Please reproduce the listing below word for word, from start to finish.

[Spatial reasoning records]
--- BEGIN ---

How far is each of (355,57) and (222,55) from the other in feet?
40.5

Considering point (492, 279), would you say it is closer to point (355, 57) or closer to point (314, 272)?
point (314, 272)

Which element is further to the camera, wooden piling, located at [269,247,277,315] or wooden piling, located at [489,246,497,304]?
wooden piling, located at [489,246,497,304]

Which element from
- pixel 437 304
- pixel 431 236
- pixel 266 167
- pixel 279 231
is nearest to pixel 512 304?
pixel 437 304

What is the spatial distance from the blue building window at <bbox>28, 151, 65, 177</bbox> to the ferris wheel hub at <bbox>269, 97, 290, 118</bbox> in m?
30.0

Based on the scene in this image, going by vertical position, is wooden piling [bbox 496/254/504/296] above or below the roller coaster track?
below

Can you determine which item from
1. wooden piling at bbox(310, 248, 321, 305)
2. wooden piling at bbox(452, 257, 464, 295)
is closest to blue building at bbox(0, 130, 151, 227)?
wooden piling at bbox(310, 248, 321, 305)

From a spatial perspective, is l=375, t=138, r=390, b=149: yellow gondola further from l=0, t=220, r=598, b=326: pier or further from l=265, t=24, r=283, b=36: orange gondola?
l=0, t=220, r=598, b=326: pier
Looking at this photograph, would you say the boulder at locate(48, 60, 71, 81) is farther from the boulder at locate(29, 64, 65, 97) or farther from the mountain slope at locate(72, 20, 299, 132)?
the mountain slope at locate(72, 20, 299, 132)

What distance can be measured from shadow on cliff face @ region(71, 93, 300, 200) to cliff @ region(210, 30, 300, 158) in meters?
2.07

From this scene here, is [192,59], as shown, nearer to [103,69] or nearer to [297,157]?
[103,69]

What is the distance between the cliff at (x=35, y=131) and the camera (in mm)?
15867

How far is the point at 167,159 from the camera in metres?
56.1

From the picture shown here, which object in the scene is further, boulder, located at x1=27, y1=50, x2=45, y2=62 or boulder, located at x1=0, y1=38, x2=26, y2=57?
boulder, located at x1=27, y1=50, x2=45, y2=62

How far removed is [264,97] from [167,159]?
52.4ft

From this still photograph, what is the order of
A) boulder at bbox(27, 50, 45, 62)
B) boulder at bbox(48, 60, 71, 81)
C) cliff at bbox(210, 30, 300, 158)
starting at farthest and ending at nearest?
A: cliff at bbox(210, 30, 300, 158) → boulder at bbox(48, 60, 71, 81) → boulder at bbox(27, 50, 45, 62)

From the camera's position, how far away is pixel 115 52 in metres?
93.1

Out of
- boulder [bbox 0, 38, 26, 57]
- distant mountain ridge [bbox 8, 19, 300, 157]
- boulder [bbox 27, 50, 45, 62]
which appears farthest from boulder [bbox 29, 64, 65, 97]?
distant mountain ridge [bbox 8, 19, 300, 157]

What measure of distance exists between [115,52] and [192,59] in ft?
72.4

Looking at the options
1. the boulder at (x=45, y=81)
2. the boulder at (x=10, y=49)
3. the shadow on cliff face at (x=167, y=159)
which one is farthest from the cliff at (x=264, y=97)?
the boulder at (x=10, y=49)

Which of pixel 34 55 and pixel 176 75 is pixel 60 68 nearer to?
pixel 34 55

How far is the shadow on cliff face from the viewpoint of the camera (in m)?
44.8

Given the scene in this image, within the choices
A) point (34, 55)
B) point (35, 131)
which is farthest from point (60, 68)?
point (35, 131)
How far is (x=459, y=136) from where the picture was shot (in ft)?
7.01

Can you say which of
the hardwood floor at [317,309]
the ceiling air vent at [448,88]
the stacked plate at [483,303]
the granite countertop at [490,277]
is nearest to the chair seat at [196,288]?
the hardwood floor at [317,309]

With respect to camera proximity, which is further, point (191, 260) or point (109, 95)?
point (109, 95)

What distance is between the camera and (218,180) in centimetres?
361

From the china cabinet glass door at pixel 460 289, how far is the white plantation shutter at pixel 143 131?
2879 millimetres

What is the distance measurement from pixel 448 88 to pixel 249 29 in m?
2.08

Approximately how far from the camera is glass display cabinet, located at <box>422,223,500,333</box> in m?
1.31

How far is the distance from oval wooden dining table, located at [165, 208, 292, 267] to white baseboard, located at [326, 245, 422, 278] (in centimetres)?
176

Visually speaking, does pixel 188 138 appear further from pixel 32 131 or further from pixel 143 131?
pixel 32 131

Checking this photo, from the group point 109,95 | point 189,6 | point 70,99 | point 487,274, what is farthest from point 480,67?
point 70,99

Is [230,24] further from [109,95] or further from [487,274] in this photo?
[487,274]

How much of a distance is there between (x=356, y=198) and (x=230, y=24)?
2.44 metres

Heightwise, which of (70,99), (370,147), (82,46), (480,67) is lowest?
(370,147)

--- END ---

Expected output:
How far is each of (355,57) and (222,55) from the other in feet?
40.5

Considering point (492, 279), would you say it is closer to point (355, 57) or closer to point (314, 272)?
point (314, 272)

Which element is further to the camera, wooden piling, located at [269,247,277,315] or wooden piling, located at [489,246,497,304]?
wooden piling, located at [489,246,497,304]

Which element from
- pixel 437 304
- pixel 431 236
- pixel 266 167
- pixel 279 231
is nearest to pixel 512 304?
pixel 437 304

What is the spatial distance from the blue building window at <bbox>28, 151, 65, 177</bbox> to the ferris wheel hub at <bbox>269, 97, 290, 118</bbox> in m?
30.0

Based on the scene in this image, going by vertical position, is wooden piling [bbox 496/254/504/296] above or below the roller coaster track?
below

Can you determine which item from
1. wooden piling at bbox(310, 248, 321, 305)
2. wooden piling at bbox(452, 257, 464, 295)
is closest to blue building at bbox(0, 130, 151, 227)?
wooden piling at bbox(310, 248, 321, 305)

From a spatial perspective, is l=375, t=138, r=390, b=149: yellow gondola further from l=0, t=220, r=598, b=326: pier or further from l=265, t=24, r=283, b=36: orange gondola?
l=0, t=220, r=598, b=326: pier
Looking at this photograph, would you say the boulder at locate(48, 60, 71, 81) is farther from the boulder at locate(29, 64, 65, 97) or farther from the mountain slope at locate(72, 20, 299, 132)?
the mountain slope at locate(72, 20, 299, 132)

What distance can be measured from shadow on cliff face @ region(71, 93, 300, 200) to cliff @ region(210, 30, 300, 158) in meters?
2.07

From this scene here, is [192,59], as shown, nearer to [103,69] or nearer to [297,157]?
[103,69]

What is the distance between the cliff at (x=35, y=131) and the camera (in mm)?
15867

How far is the point at 167,159 from the camera in metres?
56.1

From the picture shown here, which object in the scene is further, boulder, located at x1=27, y1=50, x2=45, y2=62 or boulder, located at x1=0, y1=38, x2=26, y2=57?
boulder, located at x1=27, y1=50, x2=45, y2=62

How far removed is [264,97] from [167,159]?
52.4ft

From this still photograph, what is the order of
A) boulder at bbox(27, 50, 45, 62)
B) boulder at bbox(48, 60, 71, 81)
C) cliff at bbox(210, 30, 300, 158)
starting at farthest and ending at nearest?
A: cliff at bbox(210, 30, 300, 158) → boulder at bbox(48, 60, 71, 81) → boulder at bbox(27, 50, 45, 62)

From the camera's position, how far away is pixel 115 52 in metres?
93.1

Out of
- boulder [bbox 0, 38, 26, 57]
- distant mountain ridge [bbox 8, 19, 300, 157]
- boulder [bbox 27, 50, 45, 62]
which appears farthest from boulder [bbox 29, 64, 65, 97]?
distant mountain ridge [bbox 8, 19, 300, 157]

What measure of distance exists between [115,52] and [192,59] in ft?
72.4

Looking at the options
1. the boulder at (x=45, y=81)
2. the boulder at (x=10, y=49)
3. the shadow on cliff face at (x=167, y=159)
which one is farthest from the cliff at (x=264, y=97)?
the boulder at (x=10, y=49)

Which of pixel 34 55 and pixel 176 75 is pixel 60 68 nearer to?
pixel 34 55

How far is the shadow on cliff face from the viewpoint of the camera (in m)?
44.8

Given the scene in this image, within the choices
A) point (34, 55)
B) point (35, 131)
which is farthest from point (60, 68)?
point (35, 131)
How far is (x=459, y=136) from where the picture was shot (in ft)?
7.01

Can you say which of
the hardwood floor at [317,309]
the ceiling air vent at [448,88]
the stacked plate at [483,303]
the granite countertop at [490,277]
is nearest to the chair seat at [196,288]?
the hardwood floor at [317,309]

With respect to camera proximity, which is further, point (191, 260) or point (109, 95)?
point (109, 95)

What distance is between the camera and (218,180) in centimetres?
361

From the china cabinet glass door at pixel 460 289, how far is the white plantation shutter at pixel 143 131?
2879 millimetres

What is the distance measurement from pixel 448 88 to pixel 249 29 in m?
2.08

Approximately how far from the camera is glass display cabinet, located at <box>422,223,500,333</box> in m?
1.31

How far is the distance from oval wooden dining table, located at [165, 208, 292, 267] to white baseboard, located at [326, 245, 422, 278] (in centimetres)?
176

Visually speaking, does pixel 188 138 appear further from pixel 32 131 or further from pixel 143 131?
pixel 32 131

Checking this photo, from the group point 109,95 | point 189,6 | point 70,99 | point 487,274, what is farthest from point 480,67?
point 70,99

Is [230,24] further from [109,95] or further from [487,274] in this photo?
[487,274]

How much of a distance is there between (x=356, y=198) and (x=230, y=24)?
2.44 metres

Heightwise, which of (70,99), (370,147), (82,46), (480,67) is lowest?
(370,147)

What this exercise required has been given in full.